In a new report, the Federal Trade Commission warned businesses about the use of "big data," cautioning that taking advantage of big data analytics could result in outcomes that are exclusionary or discriminatory.
"Big data's role is growing in nearly every area of business, affecting millions of consumers in concrete ways," FTC Chairwoman Edith Ramirez said in a statement. "The potential benefits to consumers are significant, but businesses must ensure that their big data use does not lead to harmful exclusion or discrimination."
"Big Data: A Tool for Inclusion or Exclusion? Understanding the Issues" examined how data is used by businesses after being collected and analyzed. The agency considered research, public comments, and information from a 2014 workshop on big data, as well as a recent seminar on alternative scoring products.
While the report highlighted innovative uses of big data in providing benefits to consumers (such as access to credit for underserved populations and increased educational attainment), it also addressed possible risks that could result from biases or inaccuracies about certain groups. For example, the data could be used to target vulnerable consumers for fraud or expose sensitive information. The agency noted that various federal laws may also come into play, including the Fair Credit Reporting Act, the Federal Trade Commission Act, and the Equal Credit Opportunity Act.

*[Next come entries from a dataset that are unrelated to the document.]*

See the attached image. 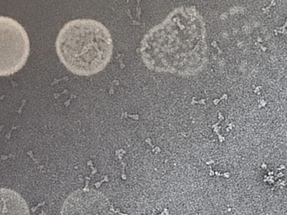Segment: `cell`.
I'll list each match as a JSON object with an SVG mask.
<instances>
[{
	"instance_id": "cell-3",
	"label": "cell",
	"mask_w": 287,
	"mask_h": 215,
	"mask_svg": "<svg viewBox=\"0 0 287 215\" xmlns=\"http://www.w3.org/2000/svg\"><path fill=\"white\" fill-rule=\"evenodd\" d=\"M61 215H114L108 200L92 190L75 192L66 199Z\"/></svg>"
},
{
	"instance_id": "cell-4",
	"label": "cell",
	"mask_w": 287,
	"mask_h": 215,
	"mask_svg": "<svg viewBox=\"0 0 287 215\" xmlns=\"http://www.w3.org/2000/svg\"><path fill=\"white\" fill-rule=\"evenodd\" d=\"M0 215H30L27 203L11 189L0 188Z\"/></svg>"
},
{
	"instance_id": "cell-1",
	"label": "cell",
	"mask_w": 287,
	"mask_h": 215,
	"mask_svg": "<svg viewBox=\"0 0 287 215\" xmlns=\"http://www.w3.org/2000/svg\"><path fill=\"white\" fill-rule=\"evenodd\" d=\"M60 61L76 75L89 76L104 70L111 59L113 42L110 32L94 19L68 22L56 41Z\"/></svg>"
},
{
	"instance_id": "cell-2",
	"label": "cell",
	"mask_w": 287,
	"mask_h": 215,
	"mask_svg": "<svg viewBox=\"0 0 287 215\" xmlns=\"http://www.w3.org/2000/svg\"><path fill=\"white\" fill-rule=\"evenodd\" d=\"M30 53V41L24 28L15 20L0 16V76L21 70Z\"/></svg>"
}]
</instances>
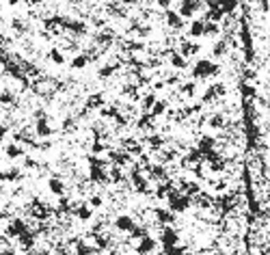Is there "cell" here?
Masks as SVG:
<instances>
[{
    "instance_id": "1",
    "label": "cell",
    "mask_w": 270,
    "mask_h": 255,
    "mask_svg": "<svg viewBox=\"0 0 270 255\" xmlns=\"http://www.w3.org/2000/svg\"><path fill=\"white\" fill-rule=\"evenodd\" d=\"M216 74H218V67H216L212 61H208V58L197 61V65H194V69H192L194 78H208V76H216Z\"/></svg>"
},
{
    "instance_id": "2",
    "label": "cell",
    "mask_w": 270,
    "mask_h": 255,
    "mask_svg": "<svg viewBox=\"0 0 270 255\" xmlns=\"http://www.w3.org/2000/svg\"><path fill=\"white\" fill-rule=\"evenodd\" d=\"M160 240H162V245H164V247L177 245V242H180V231L171 229V227H164V229L160 231Z\"/></svg>"
},
{
    "instance_id": "3",
    "label": "cell",
    "mask_w": 270,
    "mask_h": 255,
    "mask_svg": "<svg viewBox=\"0 0 270 255\" xmlns=\"http://www.w3.org/2000/svg\"><path fill=\"white\" fill-rule=\"evenodd\" d=\"M156 249V240L151 236H143L140 238V242H138V247H136V255H149L151 251Z\"/></svg>"
},
{
    "instance_id": "4",
    "label": "cell",
    "mask_w": 270,
    "mask_h": 255,
    "mask_svg": "<svg viewBox=\"0 0 270 255\" xmlns=\"http://www.w3.org/2000/svg\"><path fill=\"white\" fill-rule=\"evenodd\" d=\"M115 227H117L119 231H130L134 227L132 216H130V214H119L117 219H115Z\"/></svg>"
},
{
    "instance_id": "5",
    "label": "cell",
    "mask_w": 270,
    "mask_h": 255,
    "mask_svg": "<svg viewBox=\"0 0 270 255\" xmlns=\"http://www.w3.org/2000/svg\"><path fill=\"white\" fill-rule=\"evenodd\" d=\"M69 212H74V214H76V216H78V219H80V221H89V219H91V216H93V210H91V208H89V205H86V203L74 205V208H72V210H69Z\"/></svg>"
},
{
    "instance_id": "6",
    "label": "cell",
    "mask_w": 270,
    "mask_h": 255,
    "mask_svg": "<svg viewBox=\"0 0 270 255\" xmlns=\"http://www.w3.org/2000/svg\"><path fill=\"white\" fill-rule=\"evenodd\" d=\"M48 188H50L52 195H58V197H61L63 191H65V184H63L61 177H50V180H48Z\"/></svg>"
},
{
    "instance_id": "7",
    "label": "cell",
    "mask_w": 270,
    "mask_h": 255,
    "mask_svg": "<svg viewBox=\"0 0 270 255\" xmlns=\"http://www.w3.org/2000/svg\"><path fill=\"white\" fill-rule=\"evenodd\" d=\"M35 132L39 134V137H50V134H52V128L48 126V121H46V119H37Z\"/></svg>"
},
{
    "instance_id": "8",
    "label": "cell",
    "mask_w": 270,
    "mask_h": 255,
    "mask_svg": "<svg viewBox=\"0 0 270 255\" xmlns=\"http://www.w3.org/2000/svg\"><path fill=\"white\" fill-rule=\"evenodd\" d=\"M102 104H104V95L102 93H93L86 100V108H102Z\"/></svg>"
},
{
    "instance_id": "9",
    "label": "cell",
    "mask_w": 270,
    "mask_h": 255,
    "mask_svg": "<svg viewBox=\"0 0 270 255\" xmlns=\"http://www.w3.org/2000/svg\"><path fill=\"white\" fill-rule=\"evenodd\" d=\"M166 22H169V26H173V28H180L182 26V15L175 13V11H166Z\"/></svg>"
},
{
    "instance_id": "10",
    "label": "cell",
    "mask_w": 270,
    "mask_h": 255,
    "mask_svg": "<svg viewBox=\"0 0 270 255\" xmlns=\"http://www.w3.org/2000/svg\"><path fill=\"white\" fill-rule=\"evenodd\" d=\"M156 219H158L160 223H173L175 216H173L171 210H156Z\"/></svg>"
},
{
    "instance_id": "11",
    "label": "cell",
    "mask_w": 270,
    "mask_h": 255,
    "mask_svg": "<svg viewBox=\"0 0 270 255\" xmlns=\"http://www.w3.org/2000/svg\"><path fill=\"white\" fill-rule=\"evenodd\" d=\"M212 147H214V139L212 137H203L201 141H199V151H201V154L212 151Z\"/></svg>"
},
{
    "instance_id": "12",
    "label": "cell",
    "mask_w": 270,
    "mask_h": 255,
    "mask_svg": "<svg viewBox=\"0 0 270 255\" xmlns=\"http://www.w3.org/2000/svg\"><path fill=\"white\" fill-rule=\"evenodd\" d=\"M149 111H151V117H160V115H164V113H166V102H158V100H156V102H154V106H151Z\"/></svg>"
},
{
    "instance_id": "13",
    "label": "cell",
    "mask_w": 270,
    "mask_h": 255,
    "mask_svg": "<svg viewBox=\"0 0 270 255\" xmlns=\"http://www.w3.org/2000/svg\"><path fill=\"white\" fill-rule=\"evenodd\" d=\"M4 151H7L9 158H18V156L24 154V149H22L20 145H4Z\"/></svg>"
},
{
    "instance_id": "14",
    "label": "cell",
    "mask_w": 270,
    "mask_h": 255,
    "mask_svg": "<svg viewBox=\"0 0 270 255\" xmlns=\"http://www.w3.org/2000/svg\"><path fill=\"white\" fill-rule=\"evenodd\" d=\"M91 58L86 57V54H80V57H76L74 61H72V67L74 69H82V67H86V63H89Z\"/></svg>"
},
{
    "instance_id": "15",
    "label": "cell",
    "mask_w": 270,
    "mask_h": 255,
    "mask_svg": "<svg viewBox=\"0 0 270 255\" xmlns=\"http://www.w3.org/2000/svg\"><path fill=\"white\" fill-rule=\"evenodd\" d=\"M50 61H52V63H56V65H63V63H65L63 52H61V50H56V48H54V50H50Z\"/></svg>"
},
{
    "instance_id": "16",
    "label": "cell",
    "mask_w": 270,
    "mask_h": 255,
    "mask_svg": "<svg viewBox=\"0 0 270 255\" xmlns=\"http://www.w3.org/2000/svg\"><path fill=\"white\" fill-rule=\"evenodd\" d=\"M203 22H192L190 24V35L192 37H199V35H203Z\"/></svg>"
},
{
    "instance_id": "17",
    "label": "cell",
    "mask_w": 270,
    "mask_h": 255,
    "mask_svg": "<svg viewBox=\"0 0 270 255\" xmlns=\"http://www.w3.org/2000/svg\"><path fill=\"white\" fill-rule=\"evenodd\" d=\"M171 65H173V67H186V58H184L182 57V54H173V57H171Z\"/></svg>"
},
{
    "instance_id": "18",
    "label": "cell",
    "mask_w": 270,
    "mask_h": 255,
    "mask_svg": "<svg viewBox=\"0 0 270 255\" xmlns=\"http://www.w3.org/2000/svg\"><path fill=\"white\" fill-rule=\"evenodd\" d=\"M154 102H156V93H147V95L143 97V102H140V104H143L145 111H149V108L154 106Z\"/></svg>"
},
{
    "instance_id": "19",
    "label": "cell",
    "mask_w": 270,
    "mask_h": 255,
    "mask_svg": "<svg viewBox=\"0 0 270 255\" xmlns=\"http://www.w3.org/2000/svg\"><path fill=\"white\" fill-rule=\"evenodd\" d=\"M182 91H184V95L192 97L194 93H197V85H194V83H186V85L182 86Z\"/></svg>"
},
{
    "instance_id": "20",
    "label": "cell",
    "mask_w": 270,
    "mask_h": 255,
    "mask_svg": "<svg viewBox=\"0 0 270 255\" xmlns=\"http://www.w3.org/2000/svg\"><path fill=\"white\" fill-rule=\"evenodd\" d=\"M223 123H225L223 115H212V117H210V126H212V128H223Z\"/></svg>"
},
{
    "instance_id": "21",
    "label": "cell",
    "mask_w": 270,
    "mask_h": 255,
    "mask_svg": "<svg viewBox=\"0 0 270 255\" xmlns=\"http://www.w3.org/2000/svg\"><path fill=\"white\" fill-rule=\"evenodd\" d=\"M67 28H69V30H76V32H84V30H86V26L82 24V22H69Z\"/></svg>"
},
{
    "instance_id": "22",
    "label": "cell",
    "mask_w": 270,
    "mask_h": 255,
    "mask_svg": "<svg viewBox=\"0 0 270 255\" xmlns=\"http://www.w3.org/2000/svg\"><path fill=\"white\" fill-rule=\"evenodd\" d=\"M13 93H11V91H2V93H0V102H2V104H13Z\"/></svg>"
},
{
    "instance_id": "23",
    "label": "cell",
    "mask_w": 270,
    "mask_h": 255,
    "mask_svg": "<svg viewBox=\"0 0 270 255\" xmlns=\"http://www.w3.org/2000/svg\"><path fill=\"white\" fill-rule=\"evenodd\" d=\"M203 35H218V26L210 22L208 26H203Z\"/></svg>"
},
{
    "instance_id": "24",
    "label": "cell",
    "mask_w": 270,
    "mask_h": 255,
    "mask_svg": "<svg viewBox=\"0 0 270 255\" xmlns=\"http://www.w3.org/2000/svg\"><path fill=\"white\" fill-rule=\"evenodd\" d=\"M86 205H89V208H100V205H102V197H97V195H93V197H89V201H86Z\"/></svg>"
},
{
    "instance_id": "25",
    "label": "cell",
    "mask_w": 270,
    "mask_h": 255,
    "mask_svg": "<svg viewBox=\"0 0 270 255\" xmlns=\"http://www.w3.org/2000/svg\"><path fill=\"white\" fill-rule=\"evenodd\" d=\"M112 72H115V67H112V65H106V67L100 69V78H108V76H112Z\"/></svg>"
},
{
    "instance_id": "26",
    "label": "cell",
    "mask_w": 270,
    "mask_h": 255,
    "mask_svg": "<svg viewBox=\"0 0 270 255\" xmlns=\"http://www.w3.org/2000/svg\"><path fill=\"white\" fill-rule=\"evenodd\" d=\"M110 177H112V182H121L123 180V173L119 171V169H110Z\"/></svg>"
},
{
    "instance_id": "27",
    "label": "cell",
    "mask_w": 270,
    "mask_h": 255,
    "mask_svg": "<svg viewBox=\"0 0 270 255\" xmlns=\"http://www.w3.org/2000/svg\"><path fill=\"white\" fill-rule=\"evenodd\" d=\"M91 149H93V154H100V151H104V149H106V145H104V143H100V141H95V143L91 145Z\"/></svg>"
},
{
    "instance_id": "28",
    "label": "cell",
    "mask_w": 270,
    "mask_h": 255,
    "mask_svg": "<svg viewBox=\"0 0 270 255\" xmlns=\"http://www.w3.org/2000/svg\"><path fill=\"white\" fill-rule=\"evenodd\" d=\"M223 52H225V41H218V43L214 46V54H216V57H220Z\"/></svg>"
},
{
    "instance_id": "29",
    "label": "cell",
    "mask_w": 270,
    "mask_h": 255,
    "mask_svg": "<svg viewBox=\"0 0 270 255\" xmlns=\"http://www.w3.org/2000/svg\"><path fill=\"white\" fill-rule=\"evenodd\" d=\"M7 134H9V128H7V126H0V141L7 137Z\"/></svg>"
},
{
    "instance_id": "30",
    "label": "cell",
    "mask_w": 270,
    "mask_h": 255,
    "mask_svg": "<svg viewBox=\"0 0 270 255\" xmlns=\"http://www.w3.org/2000/svg\"><path fill=\"white\" fill-rule=\"evenodd\" d=\"M26 167H28V169H32V167H37V162L32 160V158H26Z\"/></svg>"
},
{
    "instance_id": "31",
    "label": "cell",
    "mask_w": 270,
    "mask_h": 255,
    "mask_svg": "<svg viewBox=\"0 0 270 255\" xmlns=\"http://www.w3.org/2000/svg\"><path fill=\"white\" fill-rule=\"evenodd\" d=\"M158 4H160V7H169L171 0H158Z\"/></svg>"
},
{
    "instance_id": "32",
    "label": "cell",
    "mask_w": 270,
    "mask_h": 255,
    "mask_svg": "<svg viewBox=\"0 0 270 255\" xmlns=\"http://www.w3.org/2000/svg\"><path fill=\"white\" fill-rule=\"evenodd\" d=\"M37 255H52V253L48 251V249H39V251H37Z\"/></svg>"
},
{
    "instance_id": "33",
    "label": "cell",
    "mask_w": 270,
    "mask_h": 255,
    "mask_svg": "<svg viewBox=\"0 0 270 255\" xmlns=\"http://www.w3.org/2000/svg\"><path fill=\"white\" fill-rule=\"evenodd\" d=\"M30 4H39V2H43V0H28Z\"/></svg>"
},
{
    "instance_id": "34",
    "label": "cell",
    "mask_w": 270,
    "mask_h": 255,
    "mask_svg": "<svg viewBox=\"0 0 270 255\" xmlns=\"http://www.w3.org/2000/svg\"><path fill=\"white\" fill-rule=\"evenodd\" d=\"M7 2H9V4H18L20 0H7Z\"/></svg>"
}]
</instances>
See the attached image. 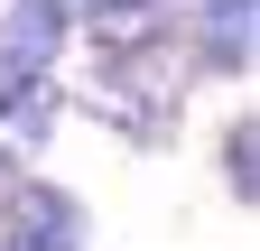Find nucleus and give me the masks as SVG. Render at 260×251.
I'll return each mask as SVG.
<instances>
[{
  "instance_id": "f03ea898",
  "label": "nucleus",
  "mask_w": 260,
  "mask_h": 251,
  "mask_svg": "<svg viewBox=\"0 0 260 251\" xmlns=\"http://www.w3.org/2000/svg\"><path fill=\"white\" fill-rule=\"evenodd\" d=\"M0 242H10V251H84V205L56 196V186H19Z\"/></svg>"
},
{
  "instance_id": "20e7f679",
  "label": "nucleus",
  "mask_w": 260,
  "mask_h": 251,
  "mask_svg": "<svg viewBox=\"0 0 260 251\" xmlns=\"http://www.w3.org/2000/svg\"><path fill=\"white\" fill-rule=\"evenodd\" d=\"M56 38H65V10H47V0H19V10H10V38H0L10 75H47Z\"/></svg>"
},
{
  "instance_id": "6e6552de",
  "label": "nucleus",
  "mask_w": 260,
  "mask_h": 251,
  "mask_svg": "<svg viewBox=\"0 0 260 251\" xmlns=\"http://www.w3.org/2000/svg\"><path fill=\"white\" fill-rule=\"evenodd\" d=\"M0 251H10V242H0Z\"/></svg>"
},
{
  "instance_id": "7ed1b4c3",
  "label": "nucleus",
  "mask_w": 260,
  "mask_h": 251,
  "mask_svg": "<svg viewBox=\"0 0 260 251\" xmlns=\"http://www.w3.org/2000/svg\"><path fill=\"white\" fill-rule=\"evenodd\" d=\"M47 121H56V84H47V75H10V93H0V168L38 159Z\"/></svg>"
},
{
  "instance_id": "f257e3e1",
  "label": "nucleus",
  "mask_w": 260,
  "mask_h": 251,
  "mask_svg": "<svg viewBox=\"0 0 260 251\" xmlns=\"http://www.w3.org/2000/svg\"><path fill=\"white\" fill-rule=\"evenodd\" d=\"M93 112H112L121 131H140V140H158V131H168L177 84H168V56H158V38H130V47H112L103 66H93Z\"/></svg>"
},
{
  "instance_id": "39448f33",
  "label": "nucleus",
  "mask_w": 260,
  "mask_h": 251,
  "mask_svg": "<svg viewBox=\"0 0 260 251\" xmlns=\"http://www.w3.org/2000/svg\"><path fill=\"white\" fill-rule=\"evenodd\" d=\"M205 66H251V0H195Z\"/></svg>"
},
{
  "instance_id": "423d86ee",
  "label": "nucleus",
  "mask_w": 260,
  "mask_h": 251,
  "mask_svg": "<svg viewBox=\"0 0 260 251\" xmlns=\"http://www.w3.org/2000/svg\"><path fill=\"white\" fill-rule=\"evenodd\" d=\"M251 149H260V131H251V121H233V140H223V177H233V196H251Z\"/></svg>"
},
{
  "instance_id": "0eeeda50",
  "label": "nucleus",
  "mask_w": 260,
  "mask_h": 251,
  "mask_svg": "<svg viewBox=\"0 0 260 251\" xmlns=\"http://www.w3.org/2000/svg\"><path fill=\"white\" fill-rule=\"evenodd\" d=\"M47 10H93V0H47Z\"/></svg>"
}]
</instances>
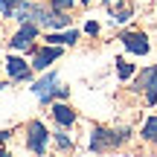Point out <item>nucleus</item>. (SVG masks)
I'll use <instances>...</instances> for the list:
<instances>
[{
    "instance_id": "7",
    "label": "nucleus",
    "mask_w": 157,
    "mask_h": 157,
    "mask_svg": "<svg viewBox=\"0 0 157 157\" xmlns=\"http://www.w3.org/2000/svg\"><path fill=\"white\" fill-rule=\"evenodd\" d=\"M61 58V47L58 44H47V47H35L32 52V70H47L52 61Z\"/></svg>"
},
{
    "instance_id": "3",
    "label": "nucleus",
    "mask_w": 157,
    "mask_h": 157,
    "mask_svg": "<svg viewBox=\"0 0 157 157\" xmlns=\"http://www.w3.org/2000/svg\"><path fill=\"white\" fill-rule=\"evenodd\" d=\"M47 146H50V131H47V125L41 122V119H32V122L26 125V148L32 154H44Z\"/></svg>"
},
{
    "instance_id": "17",
    "label": "nucleus",
    "mask_w": 157,
    "mask_h": 157,
    "mask_svg": "<svg viewBox=\"0 0 157 157\" xmlns=\"http://www.w3.org/2000/svg\"><path fill=\"white\" fill-rule=\"evenodd\" d=\"M50 3H52V9H58V12H67L70 6L76 3V0H50Z\"/></svg>"
},
{
    "instance_id": "9",
    "label": "nucleus",
    "mask_w": 157,
    "mask_h": 157,
    "mask_svg": "<svg viewBox=\"0 0 157 157\" xmlns=\"http://www.w3.org/2000/svg\"><path fill=\"white\" fill-rule=\"evenodd\" d=\"M52 119H56L61 128H70V125L76 122V111L70 105H64V102H56V105H52Z\"/></svg>"
},
{
    "instance_id": "6",
    "label": "nucleus",
    "mask_w": 157,
    "mask_h": 157,
    "mask_svg": "<svg viewBox=\"0 0 157 157\" xmlns=\"http://www.w3.org/2000/svg\"><path fill=\"white\" fill-rule=\"evenodd\" d=\"M38 23H32V21H26V23H21V29H17L15 35H12V41H9V50H29L32 47V41L38 38Z\"/></svg>"
},
{
    "instance_id": "13",
    "label": "nucleus",
    "mask_w": 157,
    "mask_h": 157,
    "mask_svg": "<svg viewBox=\"0 0 157 157\" xmlns=\"http://www.w3.org/2000/svg\"><path fill=\"white\" fill-rule=\"evenodd\" d=\"M140 137H143L146 143H154V146H157V117H148V119H146Z\"/></svg>"
},
{
    "instance_id": "10",
    "label": "nucleus",
    "mask_w": 157,
    "mask_h": 157,
    "mask_svg": "<svg viewBox=\"0 0 157 157\" xmlns=\"http://www.w3.org/2000/svg\"><path fill=\"white\" fill-rule=\"evenodd\" d=\"M47 41H50V44H58V47H73L76 41H78V29H70V26H67V32H58V29H50Z\"/></svg>"
},
{
    "instance_id": "20",
    "label": "nucleus",
    "mask_w": 157,
    "mask_h": 157,
    "mask_svg": "<svg viewBox=\"0 0 157 157\" xmlns=\"http://www.w3.org/2000/svg\"><path fill=\"white\" fill-rule=\"evenodd\" d=\"M3 87H9V84H3V82H0V90H3Z\"/></svg>"
},
{
    "instance_id": "1",
    "label": "nucleus",
    "mask_w": 157,
    "mask_h": 157,
    "mask_svg": "<svg viewBox=\"0 0 157 157\" xmlns=\"http://www.w3.org/2000/svg\"><path fill=\"white\" fill-rule=\"evenodd\" d=\"M131 140V128H102L96 125L90 131V151H113Z\"/></svg>"
},
{
    "instance_id": "2",
    "label": "nucleus",
    "mask_w": 157,
    "mask_h": 157,
    "mask_svg": "<svg viewBox=\"0 0 157 157\" xmlns=\"http://www.w3.org/2000/svg\"><path fill=\"white\" fill-rule=\"evenodd\" d=\"M131 84H134L131 90L143 93L148 105H157V64H151V67H146V70H140V73H137V78H134Z\"/></svg>"
},
{
    "instance_id": "14",
    "label": "nucleus",
    "mask_w": 157,
    "mask_h": 157,
    "mask_svg": "<svg viewBox=\"0 0 157 157\" xmlns=\"http://www.w3.org/2000/svg\"><path fill=\"white\" fill-rule=\"evenodd\" d=\"M117 76L122 78V82H128V78L134 76V64H128V61H122V58H117Z\"/></svg>"
},
{
    "instance_id": "15",
    "label": "nucleus",
    "mask_w": 157,
    "mask_h": 157,
    "mask_svg": "<svg viewBox=\"0 0 157 157\" xmlns=\"http://www.w3.org/2000/svg\"><path fill=\"white\" fill-rule=\"evenodd\" d=\"M17 6H21V0H0V15H3V17H12Z\"/></svg>"
},
{
    "instance_id": "4",
    "label": "nucleus",
    "mask_w": 157,
    "mask_h": 157,
    "mask_svg": "<svg viewBox=\"0 0 157 157\" xmlns=\"http://www.w3.org/2000/svg\"><path fill=\"white\" fill-rule=\"evenodd\" d=\"M122 47L131 52V56H148V50H151V44H148V35L140 32V29H131V32H122Z\"/></svg>"
},
{
    "instance_id": "21",
    "label": "nucleus",
    "mask_w": 157,
    "mask_h": 157,
    "mask_svg": "<svg viewBox=\"0 0 157 157\" xmlns=\"http://www.w3.org/2000/svg\"><path fill=\"white\" fill-rule=\"evenodd\" d=\"M82 3H84V6H87V3H93V0H82Z\"/></svg>"
},
{
    "instance_id": "18",
    "label": "nucleus",
    "mask_w": 157,
    "mask_h": 157,
    "mask_svg": "<svg viewBox=\"0 0 157 157\" xmlns=\"http://www.w3.org/2000/svg\"><path fill=\"white\" fill-rule=\"evenodd\" d=\"M84 32H87V35H99V23H96V21H87V23H84Z\"/></svg>"
},
{
    "instance_id": "19",
    "label": "nucleus",
    "mask_w": 157,
    "mask_h": 157,
    "mask_svg": "<svg viewBox=\"0 0 157 157\" xmlns=\"http://www.w3.org/2000/svg\"><path fill=\"white\" fill-rule=\"evenodd\" d=\"M9 137H12V131H0V146H3V143L9 140Z\"/></svg>"
},
{
    "instance_id": "16",
    "label": "nucleus",
    "mask_w": 157,
    "mask_h": 157,
    "mask_svg": "<svg viewBox=\"0 0 157 157\" xmlns=\"http://www.w3.org/2000/svg\"><path fill=\"white\" fill-rule=\"evenodd\" d=\"M56 143H58V148H64V151H67V148H73V140H70L67 134H64V131H56Z\"/></svg>"
},
{
    "instance_id": "8",
    "label": "nucleus",
    "mask_w": 157,
    "mask_h": 157,
    "mask_svg": "<svg viewBox=\"0 0 157 157\" xmlns=\"http://www.w3.org/2000/svg\"><path fill=\"white\" fill-rule=\"evenodd\" d=\"M6 73H9L12 82H26V78L32 76V64L23 61V58H17L15 52H12V56L6 58Z\"/></svg>"
},
{
    "instance_id": "12",
    "label": "nucleus",
    "mask_w": 157,
    "mask_h": 157,
    "mask_svg": "<svg viewBox=\"0 0 157 157\" xmlns=\"http://www.w3.org/2000/svg\"><path fill=\"white\" fill-rule=\"evenodd\" d=\"M111 15H113V21H117V23H128L131 17H134V6H131V3H119V6H113V9H111Z\"/></svg>"
},
{
    "instance_id": "11",
    "label": "nucleus",
    "mask_w": 157,
    "mask_h": 157,
    "mask_svg": "<svg viewBox=\"0 0 157 157\" xmlns=\"http://www.w3.org/2000/svg\"><path fill=\"white\" fill-rule=\"evenodd\" d=\"M70 23H73V21H70L67 12H58V9H52V6H50V17H47L44 29H67Z\"/></svg>"
},
{
    "instance_id": "5",
    "label": "nucleus",
    "mask_w": 157,
    "mask_h": 157,
    "mask_svg": "<svg viewBox=\"0 0 157 157\" xmlns=\"http://www.w3.org/2000/svg\"><path fill=\"white\" fill-rule=\"evenodd\" d=\"M56 90H58V73H47V76H41L38 82L32 84V93L38 96V102H44V105H50V102L56 99Z\"/></svg>"
}]
</instances>
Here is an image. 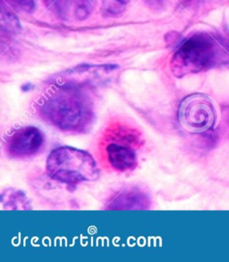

To help businesses address such concerns, the FTC offered four policy questions for consideration that were designed "to help companies determine how best to maximize the benefit of their use of big data while limiting possible harms."
The FTC suggested companies ask themselves: (i) How representative is your data set? (ii) Does your data model account for biases? (iii) How accurate are your predictions based on big data? and (iv) Does your reliance on big data raise ethical or fairness concerns?
Answers to the questions will help businesses guide their use of big data, the report said. For example, data sets with missing information about particular populations may tend to disadvantage a member of that population and hidden biases may lead to a disparate impact on certain individuals, the agency explained.
Commissioner Maureen K. Ohlhausen issued a separate statement about the report. Although she stated the report "enriches the conversation about big data," she emphasized the need to "test hypothetical harms with economic reasoning and empirical evidence."
"To understand the benefits and risks of tools like big data analytics, we must also consider the powerful forces of economics and free-market competition," she wrote. "If we give undue credence to hypothetical harms, we risk distracting ourselves from genuine harms and discouraging the development of the very tools that promise new benefits to low income, disadvantaged, and vulnerable individuals."
To read the report, click here.
To read Commissioner Ohlhausen's statement, click here.
Why it matters: Although the actual number of companies using big data analytics remains unclear, the FTC is certain about its interest in the issue and the potential for an enforcement action if a business is found to have violated one of the laws discussed in the new report.